Task goal: Copy the lines from the one containing "If you had to pick from" up to and including the one containing "[67,209] → [123,99]", swapping "cabinet drawer" for "kitchen drawer" and leaving everything else unchanged.
## Begin
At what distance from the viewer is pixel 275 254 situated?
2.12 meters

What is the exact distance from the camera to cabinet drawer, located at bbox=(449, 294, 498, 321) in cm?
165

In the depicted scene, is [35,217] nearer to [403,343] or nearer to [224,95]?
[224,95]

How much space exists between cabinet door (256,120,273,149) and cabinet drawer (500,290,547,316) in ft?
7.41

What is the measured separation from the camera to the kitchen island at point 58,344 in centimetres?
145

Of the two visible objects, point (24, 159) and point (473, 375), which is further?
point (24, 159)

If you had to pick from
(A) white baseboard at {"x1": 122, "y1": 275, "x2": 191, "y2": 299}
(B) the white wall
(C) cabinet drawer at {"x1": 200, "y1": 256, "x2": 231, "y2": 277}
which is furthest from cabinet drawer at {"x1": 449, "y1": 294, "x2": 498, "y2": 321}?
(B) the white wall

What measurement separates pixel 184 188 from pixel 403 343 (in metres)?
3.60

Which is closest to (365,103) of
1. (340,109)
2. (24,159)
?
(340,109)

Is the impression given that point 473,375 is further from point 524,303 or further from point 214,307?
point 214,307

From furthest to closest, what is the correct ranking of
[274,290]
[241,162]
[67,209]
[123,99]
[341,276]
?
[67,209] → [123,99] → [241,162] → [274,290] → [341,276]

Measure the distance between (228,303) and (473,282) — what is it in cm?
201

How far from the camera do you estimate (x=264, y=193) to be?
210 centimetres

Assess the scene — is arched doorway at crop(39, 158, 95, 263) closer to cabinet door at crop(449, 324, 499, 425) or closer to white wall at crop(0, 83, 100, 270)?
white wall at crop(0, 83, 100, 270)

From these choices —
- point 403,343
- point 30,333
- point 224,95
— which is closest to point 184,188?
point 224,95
## End
## Begin
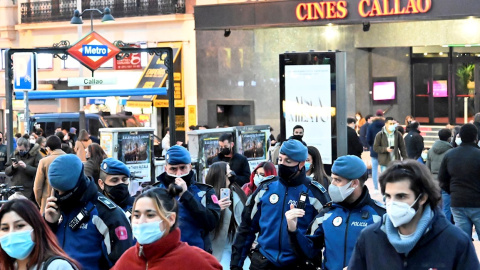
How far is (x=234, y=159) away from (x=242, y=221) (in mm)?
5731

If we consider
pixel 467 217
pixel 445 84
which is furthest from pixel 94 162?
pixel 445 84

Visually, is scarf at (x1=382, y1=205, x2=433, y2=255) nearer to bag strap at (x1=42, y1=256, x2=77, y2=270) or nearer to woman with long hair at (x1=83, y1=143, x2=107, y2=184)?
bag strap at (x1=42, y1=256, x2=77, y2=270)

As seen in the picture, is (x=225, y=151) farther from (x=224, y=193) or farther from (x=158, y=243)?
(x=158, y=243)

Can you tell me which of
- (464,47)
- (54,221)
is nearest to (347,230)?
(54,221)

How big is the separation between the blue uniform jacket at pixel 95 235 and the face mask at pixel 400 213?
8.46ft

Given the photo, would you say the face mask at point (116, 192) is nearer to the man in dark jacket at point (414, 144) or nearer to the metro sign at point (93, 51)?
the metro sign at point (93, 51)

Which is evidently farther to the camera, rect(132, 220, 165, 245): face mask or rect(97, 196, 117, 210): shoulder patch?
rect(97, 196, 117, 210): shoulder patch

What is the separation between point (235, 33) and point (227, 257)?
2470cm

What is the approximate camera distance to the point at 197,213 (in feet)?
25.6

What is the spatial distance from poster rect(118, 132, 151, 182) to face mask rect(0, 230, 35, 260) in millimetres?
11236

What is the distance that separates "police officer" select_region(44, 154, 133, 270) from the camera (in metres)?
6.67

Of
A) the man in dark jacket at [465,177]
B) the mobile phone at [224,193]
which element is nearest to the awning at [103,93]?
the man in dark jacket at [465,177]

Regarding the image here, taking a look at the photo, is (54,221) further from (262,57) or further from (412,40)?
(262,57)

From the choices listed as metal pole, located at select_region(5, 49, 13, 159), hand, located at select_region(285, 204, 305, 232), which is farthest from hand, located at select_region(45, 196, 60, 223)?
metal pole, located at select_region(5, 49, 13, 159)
## End
Output below:
If you had to pick from
(A) white baseboard at {"x1": 122, "y1": 275, "x2": 191, "y2": 299}
(B) the white wall
(C) kitchen drawer at {"x1": 200, "y1": 256, "x2": 231, "y2": 277}
which is furthest from kitchen drawer at {"x1": 449, "y1": 294, "x2": 498, "y2": 321}?
(B) the white wall

What measurement separates pixel 184 188 from pixel 403 343 (in metres)?
3.60

Which is closest to (365,103) of
1. (340,109)
2. (24,159)
?
(340,109)

Is the impression given that point 473,375 is further from point 524,303 or further from point 214,307?
point 214,307

From furthest to closest, what is the correct ranking of
[274,290]
[241,162]
[67,209]
[123,99]
[341,276]
?
[67,209] → [123,99] → [241,162] → [274,290] → [341,276]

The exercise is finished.